▶ Challenge
Repeat only the lines from the one holding "What is the distance of (1255,69)" down to the last line of the listing below, including both of those lines.

▶ Task data
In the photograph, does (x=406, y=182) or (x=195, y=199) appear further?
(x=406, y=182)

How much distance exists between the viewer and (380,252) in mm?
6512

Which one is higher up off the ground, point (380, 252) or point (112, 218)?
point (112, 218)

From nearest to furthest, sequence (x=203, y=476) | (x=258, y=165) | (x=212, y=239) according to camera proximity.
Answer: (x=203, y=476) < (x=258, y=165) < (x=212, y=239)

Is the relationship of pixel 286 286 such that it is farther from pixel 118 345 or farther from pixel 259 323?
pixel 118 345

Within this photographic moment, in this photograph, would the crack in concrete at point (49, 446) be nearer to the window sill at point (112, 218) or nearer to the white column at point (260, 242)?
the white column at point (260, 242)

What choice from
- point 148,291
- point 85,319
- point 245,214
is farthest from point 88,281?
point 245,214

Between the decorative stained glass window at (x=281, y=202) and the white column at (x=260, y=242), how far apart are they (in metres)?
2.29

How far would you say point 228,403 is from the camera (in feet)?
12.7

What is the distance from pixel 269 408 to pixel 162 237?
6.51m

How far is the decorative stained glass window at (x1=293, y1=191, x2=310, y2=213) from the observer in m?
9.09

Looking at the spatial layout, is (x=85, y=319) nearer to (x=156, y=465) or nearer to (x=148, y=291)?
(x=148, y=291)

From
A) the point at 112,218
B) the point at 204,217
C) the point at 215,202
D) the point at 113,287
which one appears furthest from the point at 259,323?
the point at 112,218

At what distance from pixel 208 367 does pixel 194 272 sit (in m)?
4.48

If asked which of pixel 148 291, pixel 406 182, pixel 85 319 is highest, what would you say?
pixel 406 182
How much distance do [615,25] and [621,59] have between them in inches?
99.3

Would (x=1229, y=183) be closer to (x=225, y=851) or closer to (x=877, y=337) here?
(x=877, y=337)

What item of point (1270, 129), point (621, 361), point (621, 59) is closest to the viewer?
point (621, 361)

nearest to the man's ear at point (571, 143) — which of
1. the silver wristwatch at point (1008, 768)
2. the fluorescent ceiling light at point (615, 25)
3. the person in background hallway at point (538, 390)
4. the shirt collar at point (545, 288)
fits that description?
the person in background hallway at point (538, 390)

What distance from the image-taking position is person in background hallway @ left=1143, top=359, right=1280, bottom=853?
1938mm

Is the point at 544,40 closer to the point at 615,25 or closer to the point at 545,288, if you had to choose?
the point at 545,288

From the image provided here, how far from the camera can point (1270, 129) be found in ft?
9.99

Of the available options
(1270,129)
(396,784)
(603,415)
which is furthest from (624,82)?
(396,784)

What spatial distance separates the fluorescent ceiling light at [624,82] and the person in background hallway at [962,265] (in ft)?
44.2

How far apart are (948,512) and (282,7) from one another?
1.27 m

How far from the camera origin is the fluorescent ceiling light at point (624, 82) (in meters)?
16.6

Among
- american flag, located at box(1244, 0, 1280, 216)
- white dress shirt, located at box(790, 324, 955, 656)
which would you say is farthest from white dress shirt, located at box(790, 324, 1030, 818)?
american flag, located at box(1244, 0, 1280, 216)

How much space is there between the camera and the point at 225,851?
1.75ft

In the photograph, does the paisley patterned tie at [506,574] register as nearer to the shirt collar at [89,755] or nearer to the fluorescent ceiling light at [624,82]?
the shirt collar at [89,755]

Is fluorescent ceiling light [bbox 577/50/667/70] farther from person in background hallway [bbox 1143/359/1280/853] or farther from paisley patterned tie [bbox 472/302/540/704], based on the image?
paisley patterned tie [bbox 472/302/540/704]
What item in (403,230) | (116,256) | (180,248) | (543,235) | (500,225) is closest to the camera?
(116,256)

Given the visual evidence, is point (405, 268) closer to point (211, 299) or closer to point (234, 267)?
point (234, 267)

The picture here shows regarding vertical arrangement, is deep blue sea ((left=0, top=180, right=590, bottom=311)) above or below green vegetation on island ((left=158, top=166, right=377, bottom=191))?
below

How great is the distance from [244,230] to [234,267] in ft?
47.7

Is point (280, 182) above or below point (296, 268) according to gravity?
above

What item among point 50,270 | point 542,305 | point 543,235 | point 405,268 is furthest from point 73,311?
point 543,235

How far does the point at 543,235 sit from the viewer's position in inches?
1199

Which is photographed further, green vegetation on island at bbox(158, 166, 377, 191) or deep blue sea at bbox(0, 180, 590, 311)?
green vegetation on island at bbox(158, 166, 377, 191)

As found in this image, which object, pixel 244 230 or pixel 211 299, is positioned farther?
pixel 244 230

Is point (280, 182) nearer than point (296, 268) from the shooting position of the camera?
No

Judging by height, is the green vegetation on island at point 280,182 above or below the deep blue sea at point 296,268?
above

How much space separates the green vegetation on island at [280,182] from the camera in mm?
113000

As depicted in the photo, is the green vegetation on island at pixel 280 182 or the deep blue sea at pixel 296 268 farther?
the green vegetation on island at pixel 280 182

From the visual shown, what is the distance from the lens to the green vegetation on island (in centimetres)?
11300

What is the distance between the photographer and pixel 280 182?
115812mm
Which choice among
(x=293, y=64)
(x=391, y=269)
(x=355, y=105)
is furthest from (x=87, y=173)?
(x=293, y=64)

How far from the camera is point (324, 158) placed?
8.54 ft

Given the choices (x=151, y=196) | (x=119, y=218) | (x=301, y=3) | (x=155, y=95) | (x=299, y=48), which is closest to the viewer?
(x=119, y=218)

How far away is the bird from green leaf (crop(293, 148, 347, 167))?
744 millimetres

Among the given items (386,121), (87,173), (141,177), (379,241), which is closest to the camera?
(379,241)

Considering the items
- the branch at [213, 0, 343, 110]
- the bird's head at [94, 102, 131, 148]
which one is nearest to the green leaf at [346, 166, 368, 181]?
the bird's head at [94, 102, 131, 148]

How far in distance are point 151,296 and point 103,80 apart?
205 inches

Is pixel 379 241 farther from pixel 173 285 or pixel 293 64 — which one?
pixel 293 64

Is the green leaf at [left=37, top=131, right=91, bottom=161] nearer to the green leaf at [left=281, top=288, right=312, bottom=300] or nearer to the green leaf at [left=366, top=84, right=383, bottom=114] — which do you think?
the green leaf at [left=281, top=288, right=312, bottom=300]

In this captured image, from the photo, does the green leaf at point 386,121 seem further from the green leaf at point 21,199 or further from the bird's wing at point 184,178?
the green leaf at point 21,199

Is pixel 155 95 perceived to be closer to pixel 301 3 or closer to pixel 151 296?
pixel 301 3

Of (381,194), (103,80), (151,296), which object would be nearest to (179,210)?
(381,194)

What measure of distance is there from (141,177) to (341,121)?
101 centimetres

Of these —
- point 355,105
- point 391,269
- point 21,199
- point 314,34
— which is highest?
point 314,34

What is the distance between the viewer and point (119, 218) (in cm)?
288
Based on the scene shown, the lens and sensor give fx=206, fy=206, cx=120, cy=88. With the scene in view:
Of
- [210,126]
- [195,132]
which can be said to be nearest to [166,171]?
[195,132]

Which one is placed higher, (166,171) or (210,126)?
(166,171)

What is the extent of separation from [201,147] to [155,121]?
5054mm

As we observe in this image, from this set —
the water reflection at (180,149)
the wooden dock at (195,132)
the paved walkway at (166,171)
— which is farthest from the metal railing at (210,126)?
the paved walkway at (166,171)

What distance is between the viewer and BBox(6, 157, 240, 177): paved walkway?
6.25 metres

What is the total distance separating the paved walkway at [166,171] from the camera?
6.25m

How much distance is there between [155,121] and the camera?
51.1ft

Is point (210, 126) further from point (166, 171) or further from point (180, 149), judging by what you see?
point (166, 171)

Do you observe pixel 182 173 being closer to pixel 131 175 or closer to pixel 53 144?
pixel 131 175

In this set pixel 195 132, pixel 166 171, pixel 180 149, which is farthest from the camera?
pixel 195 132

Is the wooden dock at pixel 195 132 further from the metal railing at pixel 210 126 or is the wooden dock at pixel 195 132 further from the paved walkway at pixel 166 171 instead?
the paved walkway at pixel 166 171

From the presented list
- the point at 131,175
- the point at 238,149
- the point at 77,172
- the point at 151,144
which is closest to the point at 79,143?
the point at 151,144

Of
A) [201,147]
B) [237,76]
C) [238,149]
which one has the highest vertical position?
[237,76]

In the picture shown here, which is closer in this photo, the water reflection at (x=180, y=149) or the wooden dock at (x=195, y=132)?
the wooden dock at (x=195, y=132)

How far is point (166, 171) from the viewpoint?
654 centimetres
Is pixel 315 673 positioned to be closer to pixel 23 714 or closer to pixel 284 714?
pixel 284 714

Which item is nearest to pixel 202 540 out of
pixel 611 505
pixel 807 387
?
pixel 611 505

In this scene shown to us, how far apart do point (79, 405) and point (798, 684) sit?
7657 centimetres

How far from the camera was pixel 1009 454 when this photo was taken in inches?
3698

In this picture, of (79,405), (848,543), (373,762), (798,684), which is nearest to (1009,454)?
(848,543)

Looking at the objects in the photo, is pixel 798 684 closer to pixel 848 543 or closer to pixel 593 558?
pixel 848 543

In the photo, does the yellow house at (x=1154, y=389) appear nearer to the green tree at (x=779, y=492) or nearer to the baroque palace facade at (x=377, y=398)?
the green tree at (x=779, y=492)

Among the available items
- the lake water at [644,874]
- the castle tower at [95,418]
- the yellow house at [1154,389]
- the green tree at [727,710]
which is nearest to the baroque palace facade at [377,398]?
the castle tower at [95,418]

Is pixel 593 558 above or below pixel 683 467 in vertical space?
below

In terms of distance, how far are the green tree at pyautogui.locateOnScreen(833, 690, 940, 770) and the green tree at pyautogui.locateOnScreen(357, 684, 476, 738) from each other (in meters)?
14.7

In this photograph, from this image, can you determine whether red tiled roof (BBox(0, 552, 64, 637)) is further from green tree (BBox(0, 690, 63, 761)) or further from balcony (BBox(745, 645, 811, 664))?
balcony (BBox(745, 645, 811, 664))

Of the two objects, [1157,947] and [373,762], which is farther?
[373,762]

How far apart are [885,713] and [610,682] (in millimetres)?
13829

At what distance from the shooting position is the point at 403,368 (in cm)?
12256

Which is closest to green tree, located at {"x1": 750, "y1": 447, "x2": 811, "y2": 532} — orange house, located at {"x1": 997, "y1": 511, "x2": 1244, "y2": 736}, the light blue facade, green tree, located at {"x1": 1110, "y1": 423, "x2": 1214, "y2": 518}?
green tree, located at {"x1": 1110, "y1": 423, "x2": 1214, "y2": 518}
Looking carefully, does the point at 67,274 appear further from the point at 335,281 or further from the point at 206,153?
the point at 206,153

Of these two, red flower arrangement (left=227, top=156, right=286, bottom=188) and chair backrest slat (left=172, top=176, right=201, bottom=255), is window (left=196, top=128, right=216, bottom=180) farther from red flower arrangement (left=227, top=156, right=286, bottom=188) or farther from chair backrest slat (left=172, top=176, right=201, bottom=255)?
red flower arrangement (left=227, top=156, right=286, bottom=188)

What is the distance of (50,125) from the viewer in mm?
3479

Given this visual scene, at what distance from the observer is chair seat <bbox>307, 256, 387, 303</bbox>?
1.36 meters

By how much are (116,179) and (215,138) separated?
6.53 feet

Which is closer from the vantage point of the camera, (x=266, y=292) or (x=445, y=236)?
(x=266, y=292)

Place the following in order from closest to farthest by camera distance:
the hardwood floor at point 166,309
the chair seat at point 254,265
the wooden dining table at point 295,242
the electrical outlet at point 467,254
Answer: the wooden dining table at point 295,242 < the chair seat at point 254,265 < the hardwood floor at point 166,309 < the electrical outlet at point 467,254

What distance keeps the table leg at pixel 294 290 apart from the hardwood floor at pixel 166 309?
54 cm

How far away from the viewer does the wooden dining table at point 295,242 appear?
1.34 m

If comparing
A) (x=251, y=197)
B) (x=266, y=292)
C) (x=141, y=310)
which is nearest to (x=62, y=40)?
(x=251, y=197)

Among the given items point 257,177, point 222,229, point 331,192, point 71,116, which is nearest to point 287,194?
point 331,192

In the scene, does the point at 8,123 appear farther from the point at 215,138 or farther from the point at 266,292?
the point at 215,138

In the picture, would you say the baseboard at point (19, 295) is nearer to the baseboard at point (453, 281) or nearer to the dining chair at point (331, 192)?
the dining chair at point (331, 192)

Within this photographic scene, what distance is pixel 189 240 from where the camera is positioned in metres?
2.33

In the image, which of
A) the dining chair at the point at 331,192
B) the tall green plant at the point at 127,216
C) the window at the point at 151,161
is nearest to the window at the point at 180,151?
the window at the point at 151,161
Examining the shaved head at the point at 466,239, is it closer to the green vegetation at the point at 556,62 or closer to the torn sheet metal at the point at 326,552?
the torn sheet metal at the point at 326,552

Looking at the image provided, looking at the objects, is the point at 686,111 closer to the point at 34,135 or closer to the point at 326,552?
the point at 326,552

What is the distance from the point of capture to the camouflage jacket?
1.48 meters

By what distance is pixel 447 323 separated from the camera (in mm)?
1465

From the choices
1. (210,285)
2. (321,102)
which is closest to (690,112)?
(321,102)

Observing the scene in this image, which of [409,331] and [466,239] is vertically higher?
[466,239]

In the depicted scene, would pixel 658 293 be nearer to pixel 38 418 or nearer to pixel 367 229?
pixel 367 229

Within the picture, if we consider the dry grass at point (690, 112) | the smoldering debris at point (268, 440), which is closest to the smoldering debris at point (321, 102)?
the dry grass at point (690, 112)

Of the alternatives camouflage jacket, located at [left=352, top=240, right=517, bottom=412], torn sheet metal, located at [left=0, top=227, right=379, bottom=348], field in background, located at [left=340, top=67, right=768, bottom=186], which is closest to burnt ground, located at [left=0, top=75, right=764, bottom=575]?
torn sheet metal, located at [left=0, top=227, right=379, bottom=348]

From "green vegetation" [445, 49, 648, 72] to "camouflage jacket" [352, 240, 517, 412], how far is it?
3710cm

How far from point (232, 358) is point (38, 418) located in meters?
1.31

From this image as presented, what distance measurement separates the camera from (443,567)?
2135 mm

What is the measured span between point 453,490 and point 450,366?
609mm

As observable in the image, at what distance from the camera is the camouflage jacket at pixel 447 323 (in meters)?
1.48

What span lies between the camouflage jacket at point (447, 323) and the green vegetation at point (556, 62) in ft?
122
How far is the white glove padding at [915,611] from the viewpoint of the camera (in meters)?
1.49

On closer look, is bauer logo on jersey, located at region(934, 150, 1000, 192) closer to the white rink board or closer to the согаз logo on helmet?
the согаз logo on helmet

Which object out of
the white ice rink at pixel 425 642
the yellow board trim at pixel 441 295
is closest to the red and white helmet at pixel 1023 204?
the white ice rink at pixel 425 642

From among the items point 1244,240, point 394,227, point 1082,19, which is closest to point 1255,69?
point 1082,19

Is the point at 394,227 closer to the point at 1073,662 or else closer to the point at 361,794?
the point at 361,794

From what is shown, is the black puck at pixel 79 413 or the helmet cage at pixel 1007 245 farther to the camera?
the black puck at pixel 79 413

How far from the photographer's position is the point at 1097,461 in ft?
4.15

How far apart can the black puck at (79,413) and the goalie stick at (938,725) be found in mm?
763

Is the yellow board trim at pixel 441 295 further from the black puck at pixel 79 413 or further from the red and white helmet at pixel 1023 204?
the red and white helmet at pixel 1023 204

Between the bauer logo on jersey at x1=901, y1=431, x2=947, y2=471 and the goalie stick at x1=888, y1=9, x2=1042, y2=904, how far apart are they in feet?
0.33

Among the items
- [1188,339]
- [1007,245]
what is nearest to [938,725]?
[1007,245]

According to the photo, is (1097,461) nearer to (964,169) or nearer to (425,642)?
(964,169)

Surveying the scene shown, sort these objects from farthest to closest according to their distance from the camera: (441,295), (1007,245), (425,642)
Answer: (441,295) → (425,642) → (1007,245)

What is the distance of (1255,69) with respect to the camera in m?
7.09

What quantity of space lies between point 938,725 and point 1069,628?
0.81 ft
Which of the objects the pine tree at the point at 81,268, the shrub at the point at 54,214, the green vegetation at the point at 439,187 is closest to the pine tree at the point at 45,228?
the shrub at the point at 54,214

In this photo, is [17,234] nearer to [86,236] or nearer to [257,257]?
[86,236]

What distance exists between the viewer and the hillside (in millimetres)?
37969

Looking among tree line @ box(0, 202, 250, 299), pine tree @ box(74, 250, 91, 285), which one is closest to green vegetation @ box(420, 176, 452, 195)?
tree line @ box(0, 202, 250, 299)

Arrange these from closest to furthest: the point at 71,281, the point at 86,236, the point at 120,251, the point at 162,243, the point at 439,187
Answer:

▶ Solution below
What is the distance of (1255,69) with respect to the camera in m?
7.09

What quantity of space lies between point 938,725 and point 1069,628?
0.81 ft
Which of the objects the pine tree at the point at 81,268, the shrub at the point at 54,214, the green vegetation at the point at 439,187 is closest to the pine tree at the point at 45,228?
the shrub at the point at 54,214

In this photo, is [17,234] nearer to [86,236] or nearer to [257,257]?
[86,236]

What distance exists between the viewer and the hillside (in millimetres)?
37969

Looking among tree line @ box(0, 202, 250, 299), pine tree @ box(74, 250, 91, 285), which one is closest to green vegetation @ box(420, 176, 452, 195)?
tree line @ box(0, 202, 250, 299)

Arrange these from closest to furthest: the point at 71,281, the point at 86,236, the point at 120,251, the point at 162,243, the point at 439,187
Answer:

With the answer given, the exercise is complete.